» EXCERPTED TEXT
_ _ _ _ _

Interview – Reb Beach of Whitesnake

Interview – Reb Beach of Whitesnake

There are a lucky few who get to live the dream of Rock-n-Roll. One of those fortunate and well aware of it is multiverse guitarist Reb Beach. Spending years as a studio musician working on records for everyone from Howard Jones to Twisted Sister, Beach has been a key member of Winger for almost three decade and fulfilled a dream of his own in 2002 when he joined up with Whitesnake.

The longest standing member in Whitesnake, Beach has become leader David Coverdale’s right-hand man as they continue to be one of the best Rock-n-Roll bands on the planet. Releasing the highly charted Purple Album back in May, Whitesnake scorched venues across the USA all Summer, and now look to take the fever abroad well into 2016. Recently we sat down with the passionate Beach to talk his time in Whitesnake, their latest album, splitting time with Winger, performing live, and much more. – You joined up with Whitesnake over a decade ago when the band reformed back in 2002. In that time you have been a part of regular touring and three studio records. First, tell us, what has your time with Whitesnake been like?

_ _ _ _ _

» QUESTIONS ON THE MATERIAL
1 - According to the Reb Beach interview, what year did Beach join Whitesnake?
2 - Carry on the Reb Beach interview from the point where it stops.

» DATA EXTRACT
_ _ _ _ _

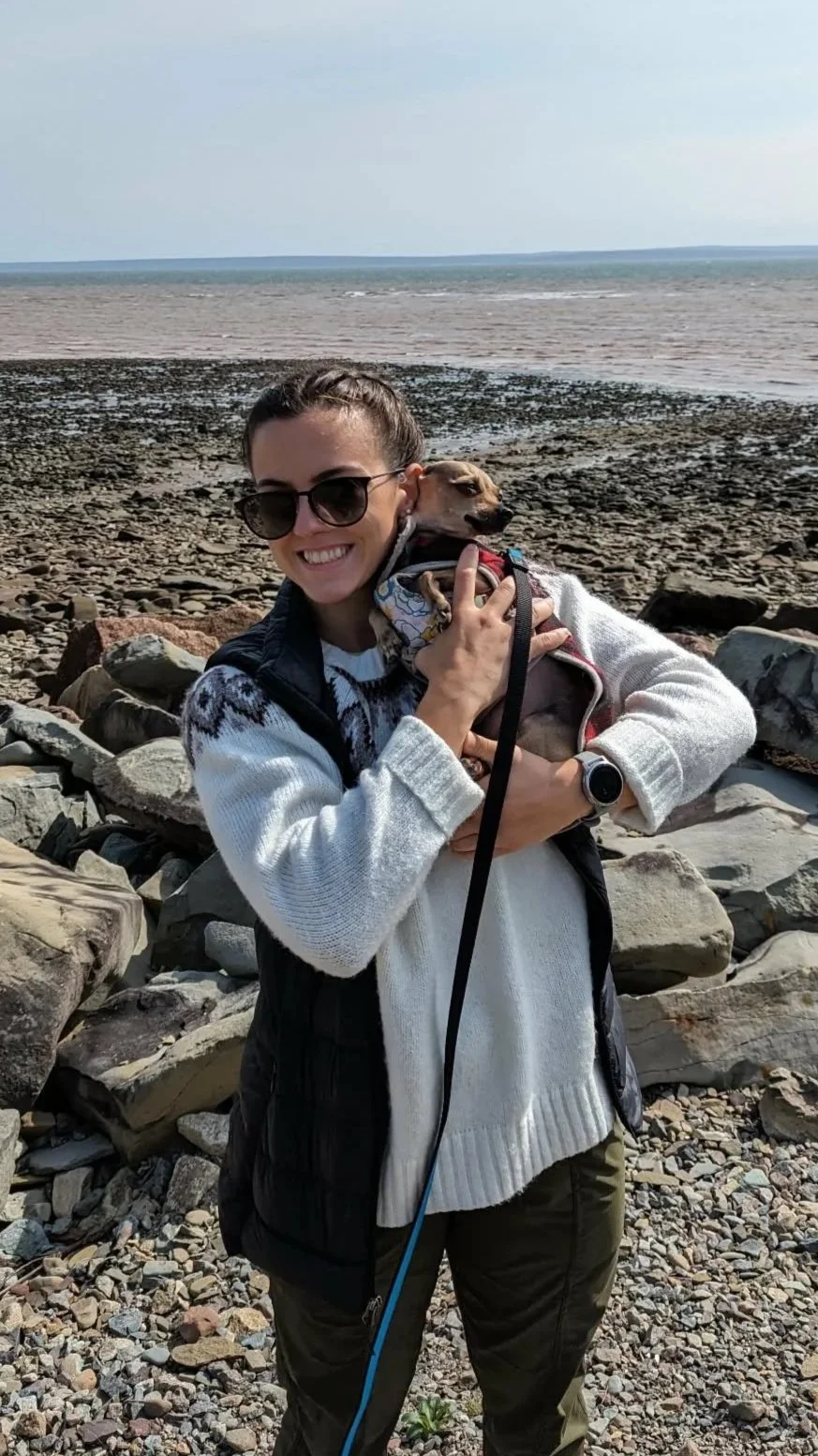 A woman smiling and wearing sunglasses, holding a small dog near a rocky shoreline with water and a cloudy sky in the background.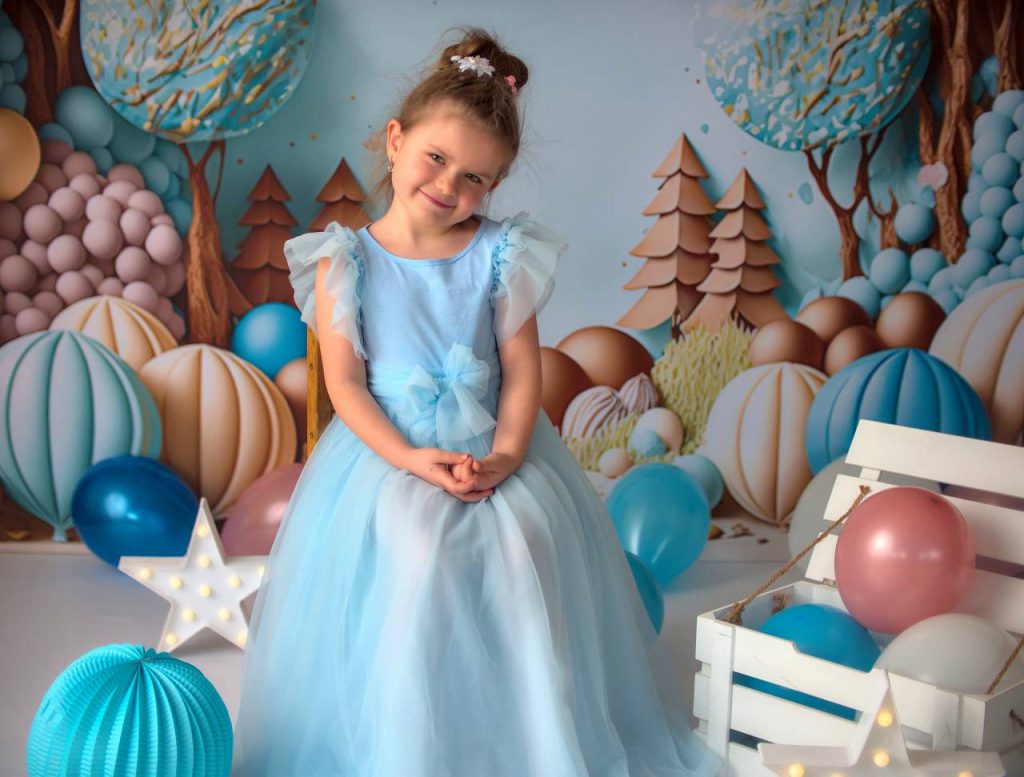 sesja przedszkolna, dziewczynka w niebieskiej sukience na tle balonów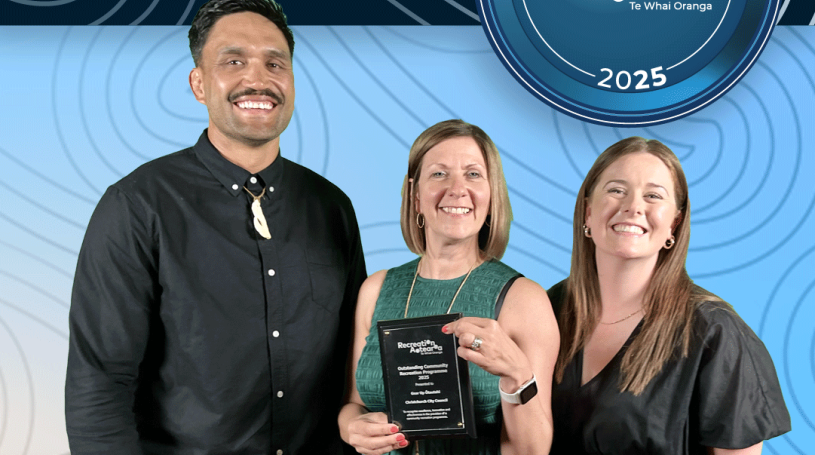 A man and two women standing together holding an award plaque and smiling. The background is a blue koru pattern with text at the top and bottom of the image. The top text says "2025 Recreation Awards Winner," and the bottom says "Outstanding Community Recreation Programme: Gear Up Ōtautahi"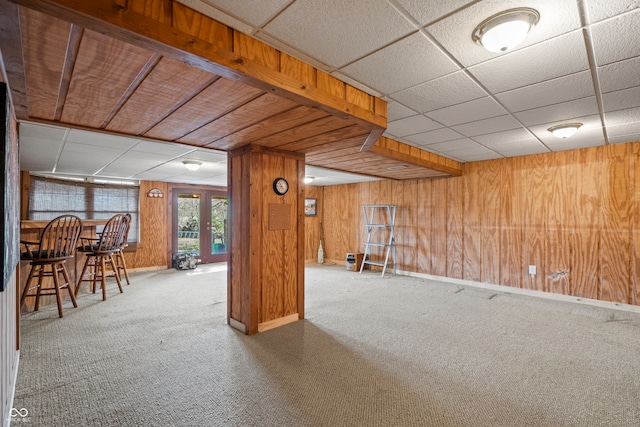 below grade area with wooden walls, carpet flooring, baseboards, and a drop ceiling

_ _ _ _ _

» RESPONSES BY ITEM NUMBER
1 - 2002

2 -
Reb Beach – I was in Dokken at the time, and it is pretty funny because we were scheduled to open for Whitesnake, and I heard that Whitesnake was looking for a guitar player, so I sent everything I had to the Whitesnake people and I ended up getting the gig. I had to call Don Dokken and say “Don, I am sorry, your opening for me now,” and that is how it went on that first tour. I told David that I wanted to be in Whitesnake so bad that I would play behind the amps, I did not care, I just wanted to be in Whitesnake. Now I have been in the band really longer than anyone else and seen lots of great musicians come and go. David just always gets the best people, the hottest guys playing. It is a joy to be out there playing big guitar arena Rock. It is kind of what I have been doing my whole life, and I love doing it. – Right, and that is a pretty cool story how you became a part of Whitesnake. Besides working with Whitesnake, like you said, you also work with Dokken, you certainly keep yourself busy because you are also an active member of Winger now since 1987. Is it difficult to manage the different projects like that?

Reb Beach – Well, with Kip Winger, he just waits for me to be done with Whitesnake. With David, it is year on, year off, so whenever David takes a year off that is when Winger, luckily for me, swings back up again.



Atlantic – That is great. It keeps you busy and it keeps you doing what you love to do, right?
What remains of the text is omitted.